> _Teks yang Diberikan_
Baca berita dengan sedikit iklan, klik di sini
BOCORNYA sumur pengeboran lepas pantai PT Pertamina Hulu Energi di perairan Karawang, Jawa Barat, merupakan skandal yang harus diusut tuntas secara transparan. Kerusakan ekosistem laut dan wilayah pesisir yang kini meluas tak cukup dibayar dengan komitmen Pertamina untuk mengganti segala kerugian. Pemerintah juga harus memastikan biang persoalan yang menyebabkan proyek senilai US$ 85,4 juta atau sekitar Rp 1,2 triliun ini berakhir tanpa hasil.
Petaka berawal pada Jumat dinihari, 12 Juli lalu, di anjungan YYA-1 yang berhadapan dengan Pantai Pasir Putih, Cilamaya, Kabupaten Karawang. Fasilitas produksi terbaru milik PHE itu sedianya akan mereaktivasi bekas sumur eksplorasi YYA-4 di Blok Offshore North West Java. Namun operasi dihentikan ketika gelembung gas tampak menyembul di sekitar anjungan. Empat hari kemudian, minyak mentah mulai meluap dan melapisi permukaan laut dengan volume 3.000 barel per hari.
Rentetan peristiwa itu baru dipaparkan Pertamina dua pekan setelah kebocoran sumur teridentifikasi. Kala itu, minyak telah menerjang bibir pantai di delapan desa Kabupaten Karawang. Sebelumnya, perseroan lewat pemberitaan hanya menyinggung soal kebocoran gas dan miringnya anjungan YYA-1. Padahal dari paparan itu pula akhirnya diketahui bahwa Pertamina telah menyatakan keadaan darurat dan melaporkannya ke sejumlah kementerian, dua hari setelah kebocoran.
Pertamina semestinya tak menganggap ringan masalah ini. Perusahaan pelat merah itu seperti mengulang kesalahan dalam menghadapi bencana di Teluk Balikpapan, Kalimantan Timur, awal tahun lalu. Kala itu, perseroan juga sempat menutup fakta bahwa kobaran api dan tumpahan minyak di laut dipicu oleh bocornya saluran pipa penghubung Kilang Balikpapan dengan Terminal Crude Lawe-lawe di Penajam Paser Utara.

> _Latihan Singkat 1_
Jawab pertanyaan berikut berdasarkan teks tentang kebocoran sumur Pertamina di Karawang.
(a) Berapa nilai proyek itu dalam dolar AS?
(b) Di anjungan mana petaka itu berawal?
(c) Berapa hari setelah kebocoran Pertamina menyatakan keadaan darurat?
> _Latihan Singkat 2_
Tulis lanjutan teks tentang kebocoran sumur Pertamina di Karawang, dimulai setelah kalimat terakhirnya.

> _Entri Kumpulan Data_
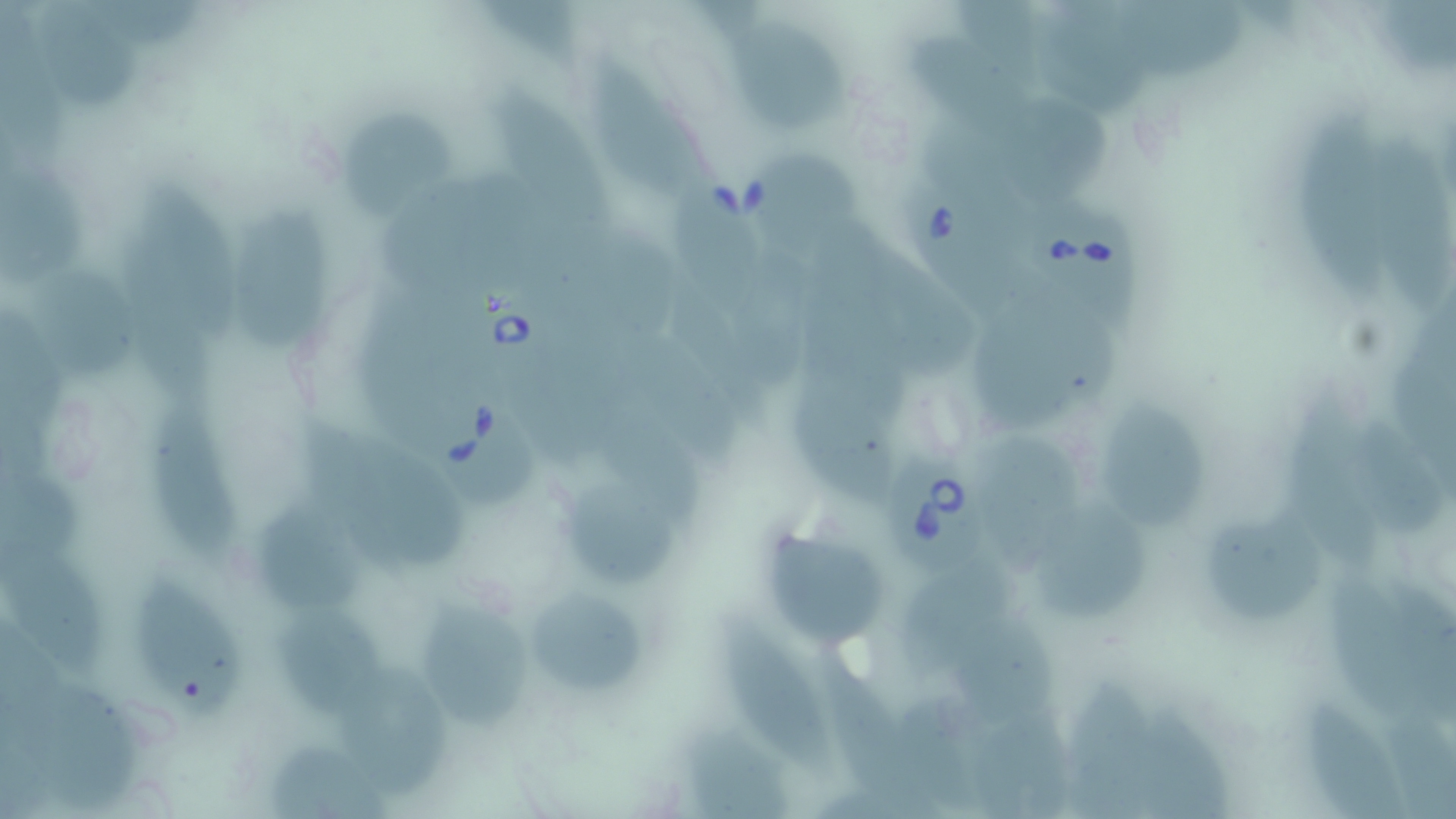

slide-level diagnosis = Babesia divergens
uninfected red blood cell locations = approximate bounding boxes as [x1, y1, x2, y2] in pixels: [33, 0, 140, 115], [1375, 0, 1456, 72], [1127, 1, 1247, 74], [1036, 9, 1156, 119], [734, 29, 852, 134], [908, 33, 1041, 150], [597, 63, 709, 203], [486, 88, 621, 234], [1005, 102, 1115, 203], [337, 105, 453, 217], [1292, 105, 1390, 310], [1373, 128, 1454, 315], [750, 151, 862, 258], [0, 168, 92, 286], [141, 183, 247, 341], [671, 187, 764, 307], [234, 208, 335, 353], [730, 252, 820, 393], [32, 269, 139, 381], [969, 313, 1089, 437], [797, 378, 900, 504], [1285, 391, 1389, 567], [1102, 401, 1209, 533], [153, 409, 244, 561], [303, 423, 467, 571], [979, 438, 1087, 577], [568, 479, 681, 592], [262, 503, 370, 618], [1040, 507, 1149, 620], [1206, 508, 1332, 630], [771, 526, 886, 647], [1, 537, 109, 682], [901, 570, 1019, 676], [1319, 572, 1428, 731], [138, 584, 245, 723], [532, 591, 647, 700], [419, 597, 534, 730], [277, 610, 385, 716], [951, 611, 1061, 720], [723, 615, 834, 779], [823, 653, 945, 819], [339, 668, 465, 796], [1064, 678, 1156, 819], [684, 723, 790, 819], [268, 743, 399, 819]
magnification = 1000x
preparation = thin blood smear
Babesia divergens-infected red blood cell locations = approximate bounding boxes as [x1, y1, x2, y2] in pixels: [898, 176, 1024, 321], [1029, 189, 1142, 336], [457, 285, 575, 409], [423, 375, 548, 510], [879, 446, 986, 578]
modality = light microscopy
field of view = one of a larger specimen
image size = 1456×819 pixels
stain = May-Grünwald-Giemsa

> _Hasil Latihan 1_
(a) US$ 85,4 juta.
(b) Anjungan YYA-1.
(c) Dua hari.

> _Hasil Latihan 2_
Sikap Pertamina yang kembali tertutup di masa awal kondisi darurat kali ini telah membuang waktu yang berharga bagi masyarakat di Karawang dan Kabupaten Bekasi untuk menghindari kerugian. Hingga akhir bulan lalu, ribuan hektare tambak dipastikan gagal panen karena tercemar tumpahan minyak. Puluhan alat tangkap nelayan pun rusak terpapar pekatnya emas hitam. Mangrove yang tersebar memanjang di dua wilayah tersebut kini terancam mati.
Sepekan terakhir, tumpahan minyak dilaporkan telah memasuki perairan Kepulauan Seribu, DKI Jakarta, yang kaya biota bawah laut. Pertamina tidak hanya wajib bertanggung jawab, tapi juga layak dihukum berat atas segala bentuk kerusakan yang mungkin meluas.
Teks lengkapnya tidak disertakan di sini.